PÁGINA:
++++++

Nas últimas semanas houve dois acontecimentos que foram
programados por gente aparentemente comum e que vitimaram, cada um deles, mais
de uma centena de inocentes que apenas estavam à hora errada, no lugar errado.
Foram crimes, portanto. Se um deles, o do avião propositadamente precipitado
nos Alpes franceses por um dos pilotos, foi feito em nome individual revelador
de um protagonismo doentio; o outro, o da chacina na Universidade de Garissa no
Quénia, fez-se em nome de um colectivo adorador de um Deus que se revela assim
de maneira nada saudável. Ambos acabaram por se me afigurar como formas de
desviar atenções: um, mais inusitado, para si próprio, outro, que tende a
tornar-se dramaticamente rotineiro nesta estranha guerra santa que grassa neste
mundo que conhecemos, para uma ordem que treslê leis divinas. Não foram
incidentes ou acidentes, foram massacres.

++++++

TAREFA A REALIZAR:
Responda com base na página:
1. Quantas vítimas fez cada um dos dois acontecimentos?
2. Quem precipitou propositadamente o avião nos Alpes franceses?
3. Em que instituição do Quénia ocorreu a chacina?
Baseie-se apenas no que diz a página.

++++++

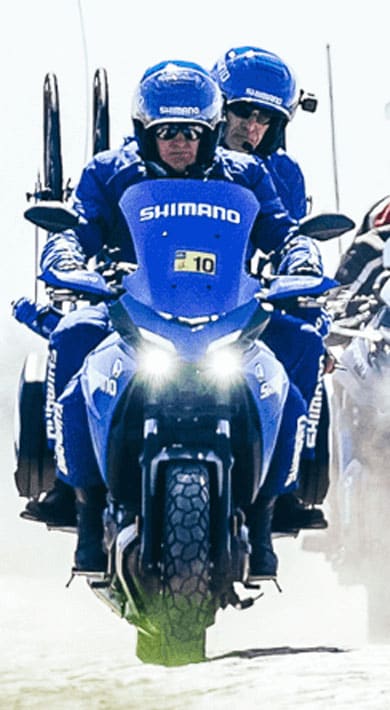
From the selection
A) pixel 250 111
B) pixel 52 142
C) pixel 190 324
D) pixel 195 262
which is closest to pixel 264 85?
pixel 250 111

++++++

RESPOSTA:
1. Mais de uma centena de inocentes.
2. Um dos pilotos.
3. Na Universidade de Garissa.